----- DATA SHOWN -----

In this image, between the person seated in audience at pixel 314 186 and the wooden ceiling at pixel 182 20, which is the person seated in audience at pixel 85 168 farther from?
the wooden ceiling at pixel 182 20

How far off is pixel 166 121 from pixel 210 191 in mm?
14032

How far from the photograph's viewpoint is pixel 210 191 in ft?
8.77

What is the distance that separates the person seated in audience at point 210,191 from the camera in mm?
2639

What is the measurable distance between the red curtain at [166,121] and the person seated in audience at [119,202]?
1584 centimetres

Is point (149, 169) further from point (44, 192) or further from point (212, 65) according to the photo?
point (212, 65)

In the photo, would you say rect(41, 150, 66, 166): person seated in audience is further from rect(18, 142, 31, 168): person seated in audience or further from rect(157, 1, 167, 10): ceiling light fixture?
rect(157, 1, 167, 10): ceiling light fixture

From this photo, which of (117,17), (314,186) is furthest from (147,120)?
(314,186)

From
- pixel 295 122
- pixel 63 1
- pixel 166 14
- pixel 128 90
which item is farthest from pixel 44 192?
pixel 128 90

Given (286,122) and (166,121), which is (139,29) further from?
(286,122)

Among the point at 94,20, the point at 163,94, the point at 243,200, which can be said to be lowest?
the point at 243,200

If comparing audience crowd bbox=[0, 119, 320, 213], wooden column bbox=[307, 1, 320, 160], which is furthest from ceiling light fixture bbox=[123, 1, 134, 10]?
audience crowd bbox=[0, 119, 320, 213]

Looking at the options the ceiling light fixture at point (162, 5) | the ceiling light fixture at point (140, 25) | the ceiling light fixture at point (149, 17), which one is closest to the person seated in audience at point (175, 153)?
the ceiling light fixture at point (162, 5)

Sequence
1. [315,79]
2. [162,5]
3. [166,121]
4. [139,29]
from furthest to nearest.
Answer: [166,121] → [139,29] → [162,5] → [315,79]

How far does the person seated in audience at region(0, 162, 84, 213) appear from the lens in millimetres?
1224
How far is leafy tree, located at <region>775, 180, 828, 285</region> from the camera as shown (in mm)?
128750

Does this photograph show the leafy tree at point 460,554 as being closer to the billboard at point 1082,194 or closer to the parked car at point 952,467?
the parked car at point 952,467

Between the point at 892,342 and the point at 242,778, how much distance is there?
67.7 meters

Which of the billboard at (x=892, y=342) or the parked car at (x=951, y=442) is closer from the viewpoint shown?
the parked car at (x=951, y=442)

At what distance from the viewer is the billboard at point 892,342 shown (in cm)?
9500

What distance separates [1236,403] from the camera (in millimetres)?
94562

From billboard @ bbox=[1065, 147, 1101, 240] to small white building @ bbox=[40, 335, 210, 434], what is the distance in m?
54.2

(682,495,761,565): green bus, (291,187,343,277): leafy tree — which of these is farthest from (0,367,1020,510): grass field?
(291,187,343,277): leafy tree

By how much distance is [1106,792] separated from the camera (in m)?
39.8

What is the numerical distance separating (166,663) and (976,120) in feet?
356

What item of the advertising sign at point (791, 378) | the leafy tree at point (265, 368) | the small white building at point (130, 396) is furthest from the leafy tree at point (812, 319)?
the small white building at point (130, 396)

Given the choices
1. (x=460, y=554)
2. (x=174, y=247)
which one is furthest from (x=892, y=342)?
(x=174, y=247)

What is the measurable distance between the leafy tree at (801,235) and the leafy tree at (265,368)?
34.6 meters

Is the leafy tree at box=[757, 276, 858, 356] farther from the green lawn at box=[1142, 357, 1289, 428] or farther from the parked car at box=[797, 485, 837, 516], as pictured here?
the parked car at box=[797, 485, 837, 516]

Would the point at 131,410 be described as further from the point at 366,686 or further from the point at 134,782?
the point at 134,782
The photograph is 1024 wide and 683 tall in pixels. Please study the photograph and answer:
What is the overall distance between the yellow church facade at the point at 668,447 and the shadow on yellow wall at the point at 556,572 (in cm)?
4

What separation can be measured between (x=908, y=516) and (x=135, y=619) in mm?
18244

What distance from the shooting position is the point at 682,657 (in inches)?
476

-----

_YOUR TASK_.
Swap every "person seated in audience" in the entries above for "audience member", leaving everything else unchanged.

_THE SOLUTION_.
In this image, between the audience member at pixel 314 186 and the wooden ceiling at pixel 182 20, which is the audience member at pixel 85 168 farther from?
the wooden ceiling at pixel 182 20

How far off is pixel 166 121 from pixel 210 191 in mm?
14032

How far from the photograph's viewpoint is pixel 210 191 in ft?
8.77

What is the distance that separates the audience member at point 210,191 from the camera in mm?
2639

What is the measurable distance between the red curtain at [166,121] and the audience member at [119,202]?
1584 centimetres

Is point (149, 169) further from point (44, 192) or further from point (212, 65) according to the photo?
point (212, 65)

In the photo, would you say rect(41, 150, 66, 166): audience member is further from rect(18, 142, 31, 168): audience member or further from rect(157, 1, 167, 10): ceiling light fixture?
rect(157, 1, 167, 10): ceiling light fixture

From this photo, which of (117,17), (314,186) is furthest from (147,120)?
(314,186)

From
- pixel 295 122
- pixel 63 1
- pixel 166 14
- pixel 128 90
which item is farthest from pixel 44 192?
pixel 128 90

Given (286,122) and (166,121), which is (139,29) further from?
(286,122)

Among the point at 94,20, the point at 163,94, the point at 243,200, which can be said to be lowest?
the point at 243,200

If comparing audience crowd bbox=[0, 119, 320, 213], wooden column bbox=[307, 1, 320, 160], which is furthest from ceiling light fixture bbox=[123, 1, 134, 10]?
audience crowd bbox=[0, 119, 320, 213]

Looking at the options the ceiling light fixture at point (162, 5) | the ceiling light fixture at point (140, 25) | the ceiling light fixture at point (149, 17), which one is closest to the audience member at point (175, 153)?
the ceiling light fixture at point (162, 5)

Sequence
1. [315,79]
2. [162,5]
3. [166,121]
4. [139,29]
from furthest to nearest.
Answer: [166,121] → [139,29] → [162,5] → [315,79]

How far does the audience member at region(0, 162, 84, 213) appear from the lens in millimetres?
1224
How far is leafy tree, located at <region>775, 180, 828, 285</region> from the camera as shown (in mm)?
128750

Does this photograph show the leafy tree at point 460,554 as being closer to the billboard at point 1082,194 or closer to the parked car at point 952,467?
the parked car at point 952,467

Between the point at 892,342 and the point at 242,778, how much distance is there?
67.7 meters

Which of the billboard at (x=892, y=342) or the parked car at (x=951, y=442) is closer from the viewpoint shown?
the parked car at (x=951, y=442)

At what distance from the viewer is the billboard at point 892,342 shown (in cm)?
9500

What distance separates [1236,403] from the camera (in millimetres)?
94562

From billboard @ bbox=[1065, 147, 1101, 240] to small white building @ bbox=[40, 335, 210, 434], what is the distance in m?
54.2

(682,495,761,565): green bus, (291,187,343,277): leafy tree — which of these is farthest from (0,367,1020,510): grass field?
(291,187,343,277): leafy tree

By how much distance is [1106,792] separated from the camera (in m)?
39.8

What is the numerical distance separating (166,663) and (976,120) in feet?
356

What item of the advertising sign at point (791, 378) | the leafy tree at point (265, 368) | the small white building at point (130, 396) is furthest from the leafy tree at point (812, 319)?
the small white building at point (130, 396)

Given the choices
1. (x=460, y=554)
2. (x=174, y=247)
which one is furthest from (x=892, y=342)?
(x=174, y=247)

What is the measurable distance between the leafy tree at (801,235) and the leafy tree at (265,368)?
34.6 meters

Is the leafy tree at box=[757, 276, 858, 356] farther from the green lawn at box=[1142, 357, 1289, 428] or farther from the parked car at box=[797, 485, 837, 516], as pictured here?
the parked car at box=[797, 485, 837, 516]

Would the point at 131,410 be described as further from the point at 366,686 or further from the point at 134,782?
the point at 134,782
The photograph is 1024 wide and 683 tall in pixels. Please study the photograph and answer:
What is the overall distance between the yellow church facade at the point at 668,447 and the shadow on yellow wall at the point at 556,572 (in cm)?
4

What separation can be measured between (x=908, y=516) and (x=135, y=619) in mm?
18244

What distance from the shooting position is the point at 682,657 (in inches)?
476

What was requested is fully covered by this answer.